Toutes les radios du monde

Une destination, une radio, une langue, des voix. Le Lonely Planet version radio, pour les curieux, les linguistes, les baroudeurs du canapé, pour ceux qui écoutent encore la radio en voiture durant leurs voyages à l’étranger.

 

À la télé, je zappe. Une erreur de numéro me projette en terre inconnue. Dépaysement total sur une chaîne vietnamienne privée. Fut un temps, une émission d’Arte partait à la découverte d’un pays via ses chaînes de télé. C’était autant Lévi-Strauss que Levi’s. La télévision, médium anthropologique mais aussi formaté et calibré souvent à la mode américaine.

 

Quand on voyage, on zappe aussi et on fait souvent les pages cornées de son guide. Et puis, il y a les baroudeurs qui appliquent la méthodologie du hasard.  « En route, le mieux c’est de se perdre. Lorsqu’on s’égare, les projets font place aux surprises et c’est alors, mais alors seulement, que le voyage commence. » Nicolas Bouvier, grand voyageur, petit Suisse, évoque ses pérégrinations pour la télévision suisse romande (TSR) en 1963, à la sortie du livre-culte L’Usage du monde.

 

On ne va pas prendre la route de l’Orient dans une Fiat Topolino comme Bouvier et Vernet.
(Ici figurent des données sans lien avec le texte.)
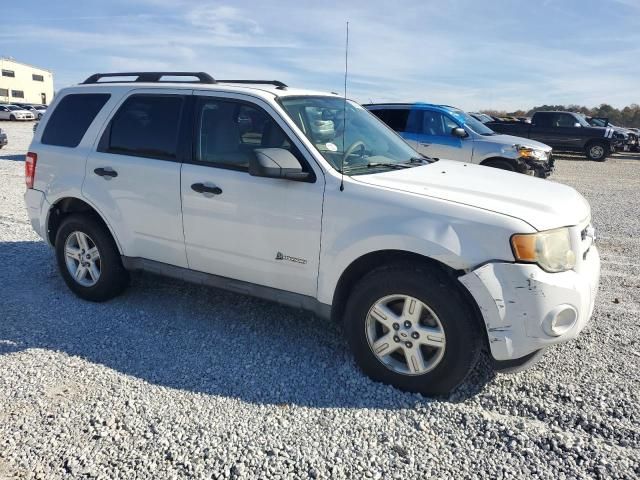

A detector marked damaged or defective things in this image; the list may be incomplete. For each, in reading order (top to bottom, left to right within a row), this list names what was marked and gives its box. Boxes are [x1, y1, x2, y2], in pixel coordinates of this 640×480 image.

damaged front bumper [460, 246, 600, 362]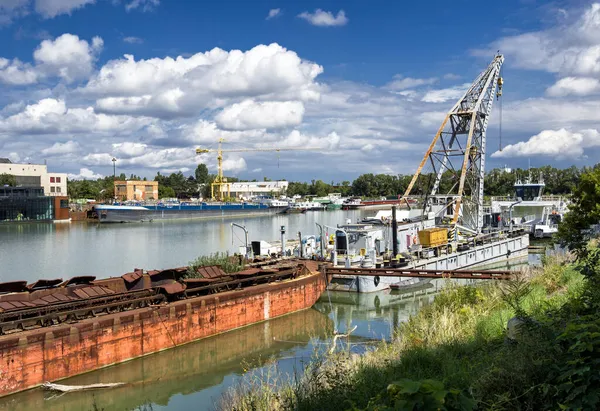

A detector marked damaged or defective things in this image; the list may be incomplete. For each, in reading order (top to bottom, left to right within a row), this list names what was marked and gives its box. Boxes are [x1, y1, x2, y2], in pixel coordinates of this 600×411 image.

On remonte aux sources de Nicolas Bouvier, sa Suisse natale, terre multiculturelle, terre multilingue, terre de montagnes et de contrastes. On se branche sur la RTS, acronyme qui désigne l’union de la Télévision suisse romande et de la Radio suisse romande. On est en Suisse romande, ça parle français avec le ronronnement du chat sur vos genoux. C’est calme, c’est agréable et bucolique, la Suisse, ça sent le fromage des alpages. Vous n’avez peut-être pas pris la vignette automobile, vous passez alors par les petites routes en lacets entre le Vaud et le Valais. Aux infos de La Première, vous entendez les chiffres du chômage (4%), le miracle suisse est donc vrai. On passe au débat sur l’instauration du salaire minimum. La France est pointée du doigt. La France, les Français, les frontaliers, … une bonne partie de l’actualité est occupée par une attention démesurée et presque obsessionnelle du pays voisin. La France, c’est les vacances, le pays du chômage et des 35 h. Elle est aussi un sujet de choix pour l’humour romand.

Dans 120 secondes, chronique radio humoristique de la RTS animée par Vincent Veillon et Vincent Kucholl, le citoyen français est régulièrement convié. Il a souvent un accent du Sud, qu’il soit consul d’État ou représentant de la classe moyenne. 

 

L’humour romand n’est jamais vraiment méchant ni abrasif. Légèrement cynique avec une pointe de paternalisme, il vous veut du bien, il ne vous rentre jamais dedans. Parmi les émissions humoristiques les plus célèbres de la Radio Suisse Romande, Aqua Concert incarne cette forme d’humour de vieille antenne. L’humour généreux, classique, un peu pépère, un peu Papous dans la tête. Le terroir est théâtral avant d’être romand. Aqua Concert a habité l’antenne de la RTS pendant dix ans avec les voix des Patrick Lapp et Jean-Charles Simon. En apparence émission de et sur la musique classique, Aqua Concert était surtout le terrain de jeu de Lapp et Simon, comédiens et improvisateurs, qui parlaient de classique comme on parle de foot. Le rendez-vous incontournable de cette émission était le téléphone de l’auditeur de 16 h 45. La légende dit que tout le monde s’arrêtait de travailler à ce moment-là, que la mère de famille qui était en voiture s’arrêtait sur le bord de la route pour écouter attentivement. Patrick Lapp a créé une panoplie de petites gens, des Bernadette, des Franz, des Sigourney qui intervenaient dans l’émission et à la fin demandaient un morceau classique.

 

La légende dit que les novices se faisaient avoir systématiquement à l’écoute de la première émission. Ce fut mon cas, un jour d’août 2011, dans un bouchon, non loin de Lausanne. Le souvenir du sketch s’est maintenant effacé mais de retour en France, je l’ai suivie à distance jusqu’à sa disparition pour cause de retraite de Patrick Lapp. 

 

Aqua Concert, classique et vieilles dentelles, c’est un moment hors du temps et hors de la radio mais que l’on peut retrouver partiellement sur youtube, avec quelques téléphones de l’auditeur.